À un récent congrès sur les maladies inflammatoires à Rotterdam, Sylvianne Forget a rencontré l'une des spécialistes pédiatriques européennes de la maladie de Crohn. La gastroentérologue de l'Hôpital de Montréal pour enfants lui a posé une question qui la tracassait: pourquoi la presque totalité des jeunes patients sont-ils traités avec des aliments prédigérés en Europe, alors que cette proportion est beaucoup plus faible au Canada?

«Elle m'a dit qu'elle disait tout simplement à ses patients que c'était le meilleur traitement et que s'ils lui parlaient des stéroïdes, elle les leur déconseillait, explique le Dr Forget.
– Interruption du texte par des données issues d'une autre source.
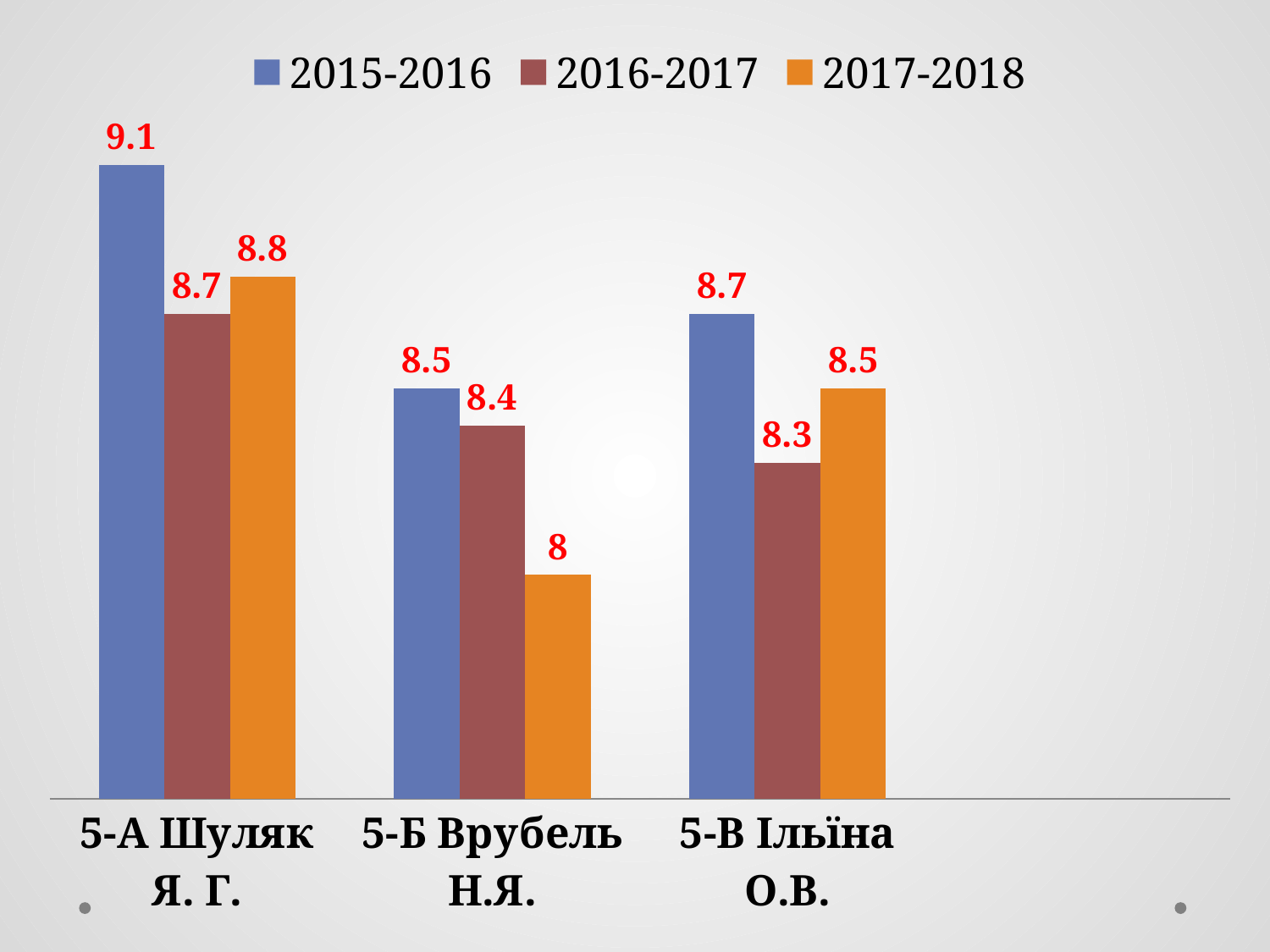
Which category has the highest value in the 2015-2016 series? 5-А Шуляк Я. Г. Which is larger for 5-В Ільїна О.В.: the 2015-2016 value or the 2017-2018 value? 2015-2016 What is the value for 5-В Ільїна О.В. in 2016-2017? 8.3 Which category has the lowest value in the 2017-2018 series? 5-Б Врубель Н.Я. How many categories are shown on the x axis? 3 What kind of chart is shown on the slide? Bar chart Which series is shown in orange in the legend? 2017-2018 What is the difference between the 2016-2017 values for 5-А Шуляк Я. Г. and 5-В Ільїна О.В.? 0.4 What is the difference between the 2015-2016 and 2017-2018 values for 5-Б Врубель Н.Я.? 0.5 What is the value for 5-А Шуляк Я. Г. in 2015-2016? 9.1 What is the value for 5-Б Врубель Н.Я. in 2017-2018? 8 How many series does the legend list? 3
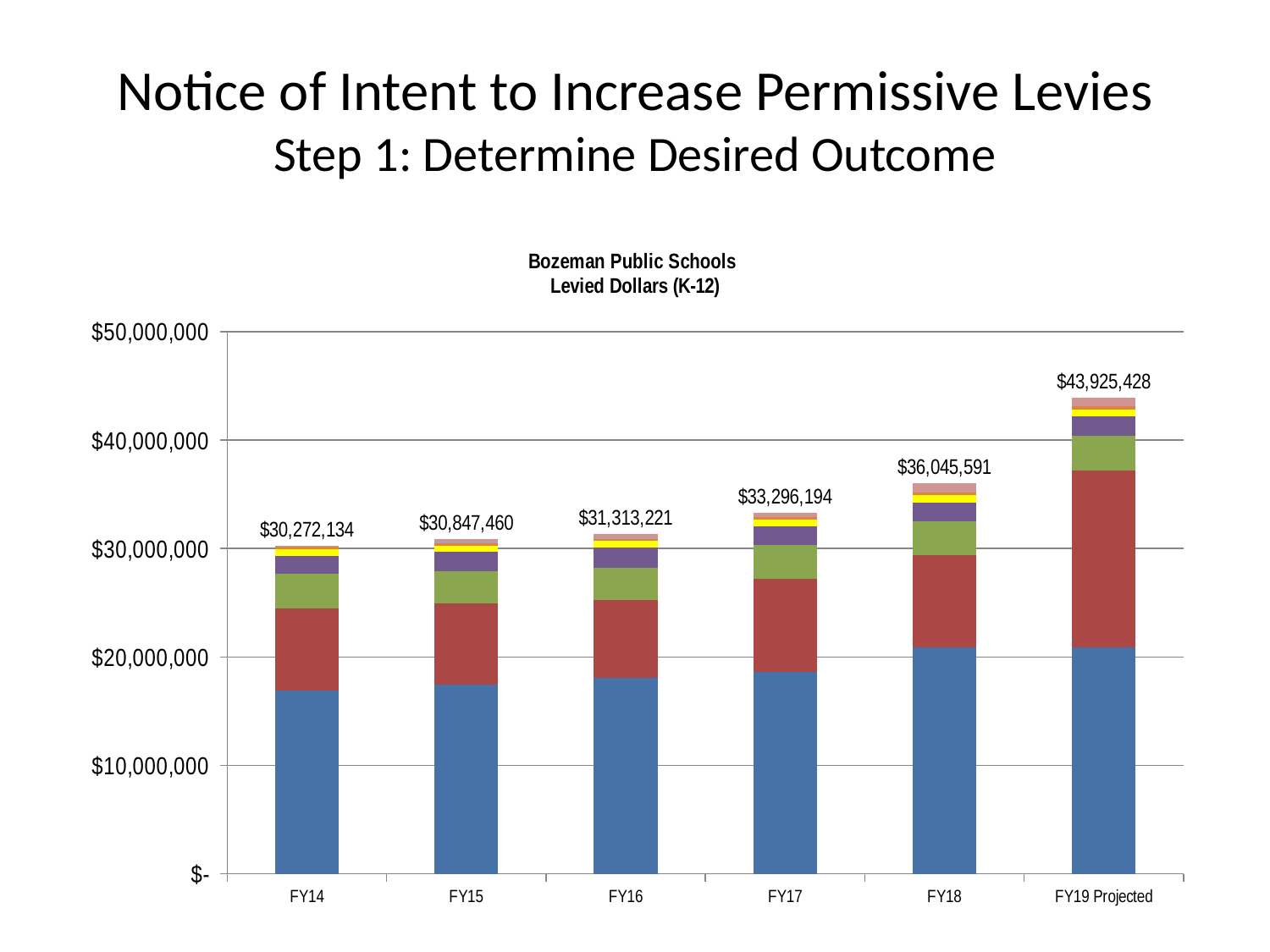
Do the total levied dollars rise or fall from FY14 to FY19 Projected? Rise What is the total levied dollars shown for FY14? $30,272,134 What is the difference between the total for FY15 and the total for FY14? $575,326 What is the difference between the total for FY19 Projected and the total for FY18? $7,879,837 Which fiscal year has the highest total levied dollars? FY19 Projected Which is larger, the total for FY16 or the total for FY17? FY17 How many fiscal years are shown on the x axis? 6 Is the bottom (blue) segment of the FY14 bar greater or less than $20,000,000? less What kind of chart is shown on the slide? Stacked bar chart What is the total levied dollars shown for FY19 Projected? $43,925,428 What is the total levied dollars shown for FY17? $33,296,194 Which fiscal year has the lowest total levied dollars? FY14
Les médecins européens ont une approche plus normative. En Amérique, on pratique le consentement éclairé: on explique les avantages et les inconvénients des divers traitements et on laisse le patient choisir.»

 

Le choix entre les deux traitements est crucial pour les patients pédiatriques. Les stéroïdes ont parfois des effets secondaires, notamment un gonflement du corps, de l'acné et une limitation de la croissance.

De son côté, si elle n'a pas d'effets secondaires pharmaceutiques, la nutrition entérale des liquides prédigérés est très désagréable au goût, au point que les patients doivent parfois être alimentés par un tube passant par leur nez, et elle enlève tout plaisir aux repas.

«Environ le quart de mes patients choisissent la nutrition entérale, dit le Dr Forget. En général, ce sont les parents qui insistent parce qu'ils veulent éviter les effets secondaires à leur enfant. Mais la qualité de vie de l'enfant doit aussi être prise en compte. C'est sûr que s'il y a un problème de croissance, je vais recommander la nutrition entérale. Mais sinon, c'est vraiment le choix du patient.»

Europe

De l'autre côté de l'Atlantique, un gastroentérologue écossais confirme les différences observées par le Dr Forget, mais les voit d'un tout autre oeil.

«Toutes les études ont démontré que la nutrition entérale est le meilleur traitement», explique Richard Russell, de l'hôpital Yorkhill à Glasgow, qui a publié en 2009 l'une des études les plus importantes sur le sujet.

«Pourquoi accepter un risque d'effets secondaires si on peut les éviter? C'est sûr que les jeunes en fin d'adolescence et à l'âge adulte sont plus réfractaires. On ne peut les y obliger. Mais avant ça, tous les patients européens suivent la nutrition entérale.»

Le choix ne doit être fait que pour la première phase d'un traitement contre la maladie de Crohn, jusqu'à la rémission. Le traitement aux stéroïdes dure généralement quatre semaines, avec une phase de sevrage par la suite, alors que la nutrition entérale dure de six à huit semaines. Ensuite, la maladie est contrôlée avec des immunomodulateurs, aussi appelés immunosuppresseurs.

L'autre problème de la nutrition entérale, selon le Dr Forget, est que son mécanisme d'action est inconnu.

«C'est l'une des principales questions auxquelles nous devons répondre, reconnaît le Dr Russell. On varie la composition du liquide et ça ne semble pas faire de changement. Il nous faut vraiment mieux connaître comment ça marche, même s'il est évident que c'est le meilleur traitement.»